[RECORD EXTRACTS Boundary: Start]
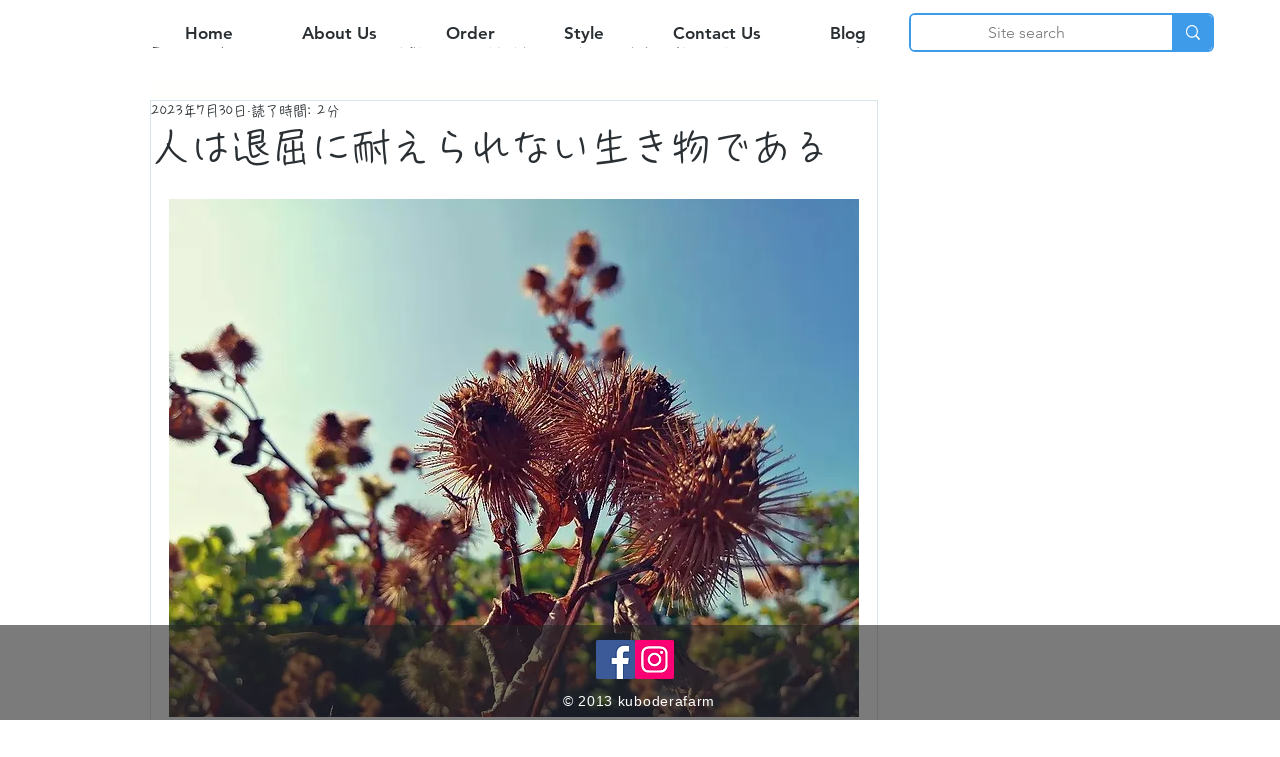

--- FILE ---
content_type: text/html; charset=utf-8
request_url: https://www.google.com/recaptcha/api2/aframe
body_size: 265
content:
<!DOCTYPE HTML><html><head><meta http-equiv="content-type" content="text/html; charset=UTF-8"></head><body><script nonce="tGhSmNmdGiGa9Gw0Ym_yTg">/** Anti-fraud and anti-abuse applications only. See google.com/recaptcha */ try{var clients={'sodar':'https://pagead2.googlesyndication.com/pagead/sodar?'};window.addEventListener("message",function(a){try{if(a.source===window.parent){var b=JSON.parse(a.data);var c=clients[b['id']];if(c){var d=document.createElement('img');d.src=c+b['params']+'&rc='+(localStorage.getItem("rc::a")?sessionStorage.getItem("rc::b"):"");window.document.body.appendChild(d);sessionStorage.setItem("rc::e",parseInt(sessionStorage.getItem("rc::e")||0)+1);localStorage.setItem("rc::h",'1768916940531');}}}catch(b){}});window.parent.postMessage("_grecaptcha_ready", "*");}catch(b){}</script></body></html>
[RECORD EXTRACTS Boundary: End]
All of the data above needs to be retyped exactly, with the pictures removed.

## OUTPUT FOR THIS EXERCISE:
--- FILE ---
content_type: text/html; charset=utf-8
request_url: https://www.google.com/recaptcha/api2/aframe
body_size: 265
content:
<!DOCTYPE HTML><html><head><meta http-equiv="content-type" content="text/html; charset=UTF-8"></head><body><script nonce="tGhSmNmdGiGa9Gw0Ym_yTg">/** Anti-fraud and anti-abuse applications only. See google.com/recaptcha */ try{var clients={'sodar':'https://pagead2.googlesyndication.com/pagead/sodar?'};window.addEventListener("message",function(a){try{if(a.source===window.parent){var b=JSON.parse(a.data);var c=clients[b['id']];if(c){var d=document.createElement('img');d.src=c+b['params']+'&rc='+(localStorage.getItem("rc::a")?sessionStorage.getItem("rc::b"):"");window.document.body.appendChild(d);sessionStorage.setItem("rc::e",parseInt(sessionStorage.getItem("rc::e")||0)+1);localStorage.setItem("rc::h",'1768916940531');}}}catch(b){}});window.parent.postMessage("_grecaptcha_ready", "*");}catch(b){}</script></body></html>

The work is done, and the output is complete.